Collect every line in the rows below that contains the string "terracotta", copying each one in full.

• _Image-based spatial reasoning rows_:
____

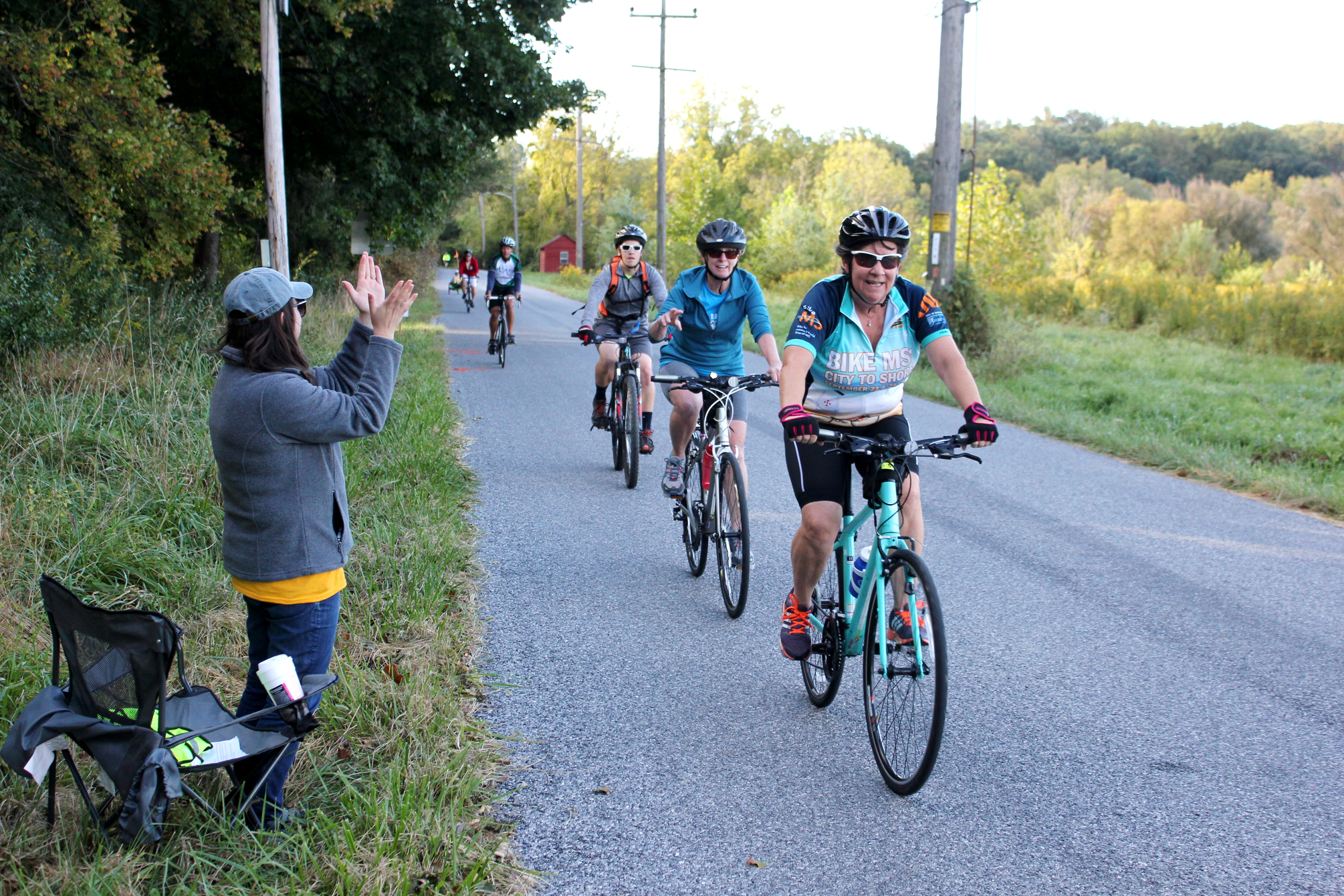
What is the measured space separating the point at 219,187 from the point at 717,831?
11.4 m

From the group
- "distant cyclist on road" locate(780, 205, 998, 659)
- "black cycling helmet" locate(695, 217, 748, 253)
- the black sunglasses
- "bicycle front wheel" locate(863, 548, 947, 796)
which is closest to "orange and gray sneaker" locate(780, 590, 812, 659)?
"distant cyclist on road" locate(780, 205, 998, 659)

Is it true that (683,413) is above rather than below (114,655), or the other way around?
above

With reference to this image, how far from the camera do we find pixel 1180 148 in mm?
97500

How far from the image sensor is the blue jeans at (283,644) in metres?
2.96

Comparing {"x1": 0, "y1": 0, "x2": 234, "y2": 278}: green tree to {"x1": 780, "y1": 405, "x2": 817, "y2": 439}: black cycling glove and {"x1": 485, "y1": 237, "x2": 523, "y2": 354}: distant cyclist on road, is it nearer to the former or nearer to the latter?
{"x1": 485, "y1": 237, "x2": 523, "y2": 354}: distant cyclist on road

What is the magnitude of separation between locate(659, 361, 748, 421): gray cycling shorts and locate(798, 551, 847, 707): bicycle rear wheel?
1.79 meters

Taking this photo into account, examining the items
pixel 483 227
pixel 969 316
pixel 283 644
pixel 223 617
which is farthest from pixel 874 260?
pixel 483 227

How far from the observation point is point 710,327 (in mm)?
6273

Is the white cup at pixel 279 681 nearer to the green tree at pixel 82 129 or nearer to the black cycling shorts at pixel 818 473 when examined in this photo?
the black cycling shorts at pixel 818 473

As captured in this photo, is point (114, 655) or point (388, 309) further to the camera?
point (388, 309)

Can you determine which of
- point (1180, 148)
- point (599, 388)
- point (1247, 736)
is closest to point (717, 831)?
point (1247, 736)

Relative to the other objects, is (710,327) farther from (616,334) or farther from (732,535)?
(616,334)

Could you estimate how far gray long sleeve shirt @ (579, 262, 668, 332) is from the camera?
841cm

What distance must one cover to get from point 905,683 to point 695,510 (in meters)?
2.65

____

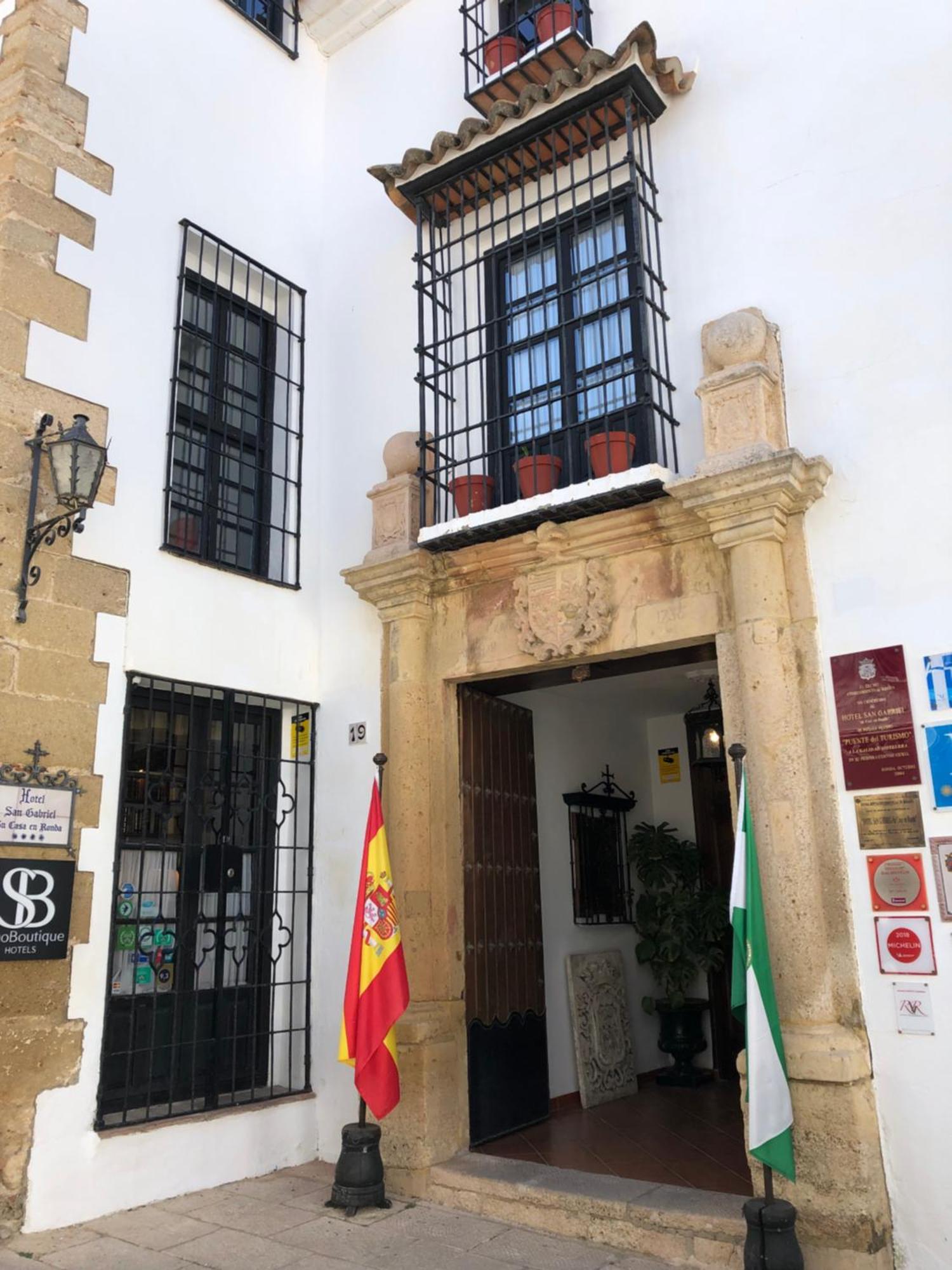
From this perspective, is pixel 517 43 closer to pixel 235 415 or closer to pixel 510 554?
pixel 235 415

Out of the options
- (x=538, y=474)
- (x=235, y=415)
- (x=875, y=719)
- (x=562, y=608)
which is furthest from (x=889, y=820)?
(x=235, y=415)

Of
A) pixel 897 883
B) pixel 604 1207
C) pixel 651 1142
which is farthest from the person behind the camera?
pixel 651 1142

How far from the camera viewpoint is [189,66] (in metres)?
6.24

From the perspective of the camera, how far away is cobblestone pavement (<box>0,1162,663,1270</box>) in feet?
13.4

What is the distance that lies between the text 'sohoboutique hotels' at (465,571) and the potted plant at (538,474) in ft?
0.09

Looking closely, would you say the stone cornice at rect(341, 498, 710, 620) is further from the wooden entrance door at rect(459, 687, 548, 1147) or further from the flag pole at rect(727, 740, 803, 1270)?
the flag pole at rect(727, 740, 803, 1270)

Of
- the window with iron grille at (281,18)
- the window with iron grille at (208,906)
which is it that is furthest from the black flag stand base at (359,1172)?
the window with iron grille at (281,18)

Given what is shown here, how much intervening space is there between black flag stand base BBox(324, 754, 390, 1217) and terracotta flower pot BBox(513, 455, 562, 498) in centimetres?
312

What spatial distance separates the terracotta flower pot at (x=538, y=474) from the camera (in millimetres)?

____

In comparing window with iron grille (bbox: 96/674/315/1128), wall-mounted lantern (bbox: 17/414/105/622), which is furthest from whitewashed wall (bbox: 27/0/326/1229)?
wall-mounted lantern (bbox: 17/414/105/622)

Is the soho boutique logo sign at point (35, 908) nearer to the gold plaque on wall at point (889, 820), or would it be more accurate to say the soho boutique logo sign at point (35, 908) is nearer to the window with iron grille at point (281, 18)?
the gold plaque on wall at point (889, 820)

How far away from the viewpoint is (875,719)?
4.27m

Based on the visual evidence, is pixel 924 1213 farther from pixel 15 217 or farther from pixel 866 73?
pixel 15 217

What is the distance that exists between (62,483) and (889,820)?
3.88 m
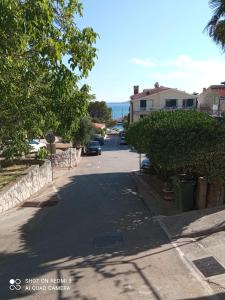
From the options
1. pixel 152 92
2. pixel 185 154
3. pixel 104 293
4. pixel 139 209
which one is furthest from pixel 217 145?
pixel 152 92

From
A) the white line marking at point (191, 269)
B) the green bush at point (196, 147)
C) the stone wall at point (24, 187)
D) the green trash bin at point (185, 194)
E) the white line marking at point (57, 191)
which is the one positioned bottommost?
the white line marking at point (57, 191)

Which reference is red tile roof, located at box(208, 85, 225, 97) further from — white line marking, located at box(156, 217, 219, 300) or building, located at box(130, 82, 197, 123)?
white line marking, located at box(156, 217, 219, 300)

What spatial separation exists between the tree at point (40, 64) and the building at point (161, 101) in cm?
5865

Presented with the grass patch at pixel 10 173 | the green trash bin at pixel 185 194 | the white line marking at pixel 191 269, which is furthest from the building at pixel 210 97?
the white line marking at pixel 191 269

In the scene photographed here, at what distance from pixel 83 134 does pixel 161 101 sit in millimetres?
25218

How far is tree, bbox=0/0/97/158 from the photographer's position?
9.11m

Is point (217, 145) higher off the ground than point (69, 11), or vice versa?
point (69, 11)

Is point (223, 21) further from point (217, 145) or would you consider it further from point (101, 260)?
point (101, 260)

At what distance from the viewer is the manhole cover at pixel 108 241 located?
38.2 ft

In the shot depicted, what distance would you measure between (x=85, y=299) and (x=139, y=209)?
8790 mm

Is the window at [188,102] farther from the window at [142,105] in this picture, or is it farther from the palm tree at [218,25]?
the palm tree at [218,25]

____

• _FULL RESPONSE_:
Given what is shown here, how much intervening space is there between black flag stand base BBox(324, 754, 390, 1217) and terracotta flower pot BBox(513, 455, 562, 498) in centimetres?
What spatial distance separates the terracotta flower pot at (x=538, y=474) from the camera (in millimetres)?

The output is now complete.